This is the first year I can really see changes in my personal book-buying habits. Like many others, I’ve found that I’m buying books more often again. This has a lot to do with the convenience and direct nature of buying ebooks. (Feeling down at midnight no longer requires scavenging closets for books.) But I’m also buying print more and often based on its object-value; I like a well-made book, with diagrams and illustrations, and not too many photos. But why the change?
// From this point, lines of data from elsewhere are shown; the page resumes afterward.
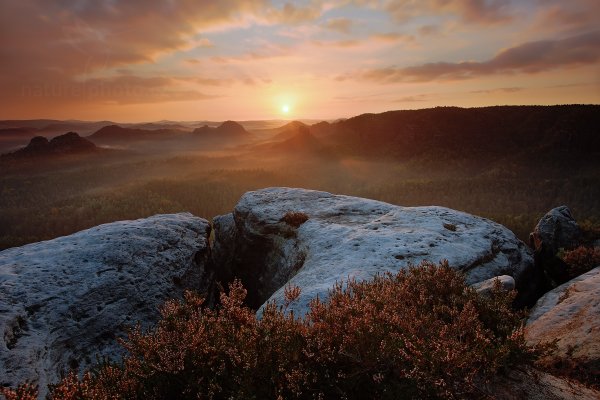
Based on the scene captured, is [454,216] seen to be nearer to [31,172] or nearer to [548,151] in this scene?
[548,151]

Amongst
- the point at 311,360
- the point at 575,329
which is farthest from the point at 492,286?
the point at 311,360

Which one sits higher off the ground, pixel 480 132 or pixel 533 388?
pixel 480 132

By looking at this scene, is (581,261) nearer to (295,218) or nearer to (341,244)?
(341,244)

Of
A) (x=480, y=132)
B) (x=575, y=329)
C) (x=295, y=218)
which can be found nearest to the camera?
(x=575, y=329)

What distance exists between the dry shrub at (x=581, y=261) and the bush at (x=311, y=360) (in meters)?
9.33

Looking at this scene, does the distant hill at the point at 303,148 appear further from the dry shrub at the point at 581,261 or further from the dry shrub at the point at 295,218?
the dry shrub at the point at 581,261

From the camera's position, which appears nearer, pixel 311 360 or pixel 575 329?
pixel 311 360

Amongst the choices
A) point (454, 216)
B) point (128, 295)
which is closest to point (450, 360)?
point (128, 295)

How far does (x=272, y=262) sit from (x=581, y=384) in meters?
10.3

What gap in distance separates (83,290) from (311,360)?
7716mm

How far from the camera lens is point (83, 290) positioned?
30.2 ft

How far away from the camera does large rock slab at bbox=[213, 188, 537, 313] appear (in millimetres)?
9930

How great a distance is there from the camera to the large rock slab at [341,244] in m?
9.93

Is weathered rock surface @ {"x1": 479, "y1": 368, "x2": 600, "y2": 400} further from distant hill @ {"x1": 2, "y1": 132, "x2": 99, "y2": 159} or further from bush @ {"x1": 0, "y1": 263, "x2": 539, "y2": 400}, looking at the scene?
distant hill @ {"x1": 2, "y1": 132, "x2": 99, "y2": 159}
I think it’s mainly because online book searching is becoming dead easy and retailer-independent. If I decide I like a particular author, subject, or an eccentric/focused publisher, I can (mostly) just buy those books that make sense for me. I’m not feeling limited to buying books offered by a specific retailer. (I prefer to wander my own path.) Yes, it’s a challenge to achieve app-independence with e-tailers, but it can be done. And libraries? I’m looking at libraries again, though not borrowing much yet, which makes me even more curious.
All this ties to a number of new things in my work specialty, metadata. There, all the news is about persistent links and not SEO but improved search. (See: BISG publishing a Keywords Best Practice.) There is work being done to start linking book-focused ONIX metadata to the broader Schema.org meta-tagging that’s given priority in search engines. The book industry keeps talking about the persistent identifiers that matter the most to search engines (i.e., the ISNI for author identification, and the ISTC for work identification), but more than that, the scuttlebutt is increasing on how the ONIX and Schema standards themselves are becoming “linked data.” Their joint best practice updates are all about accuracy, clarity, and ONIX 3.0.
Still, it’s standards work and this will obviously affect publishing over the next decade or more (remembering that it will take another three years to bring the ISBN standard into the state that would have been appropriate a year ago). And much of it is outside the realm of obvious publisher support. But publishers shouldn’t lose sight that the standards community is trying to ensure that the tools are ready when they’re needed. If I can identify changes to my book-buying patterns and realize that they are all in the backend support programming of my life, maybe it’s time to look at what the ROI is for not investing more time in metadata. I’m feeling more confident about the place of books in my life and I can feel the unseen hand goosing me along and moving my pocket book in its mysterious ways. I’d say that publishers should spend some time next year thinking about their metadata, and asking if they are feeling the love from how consumers buy today.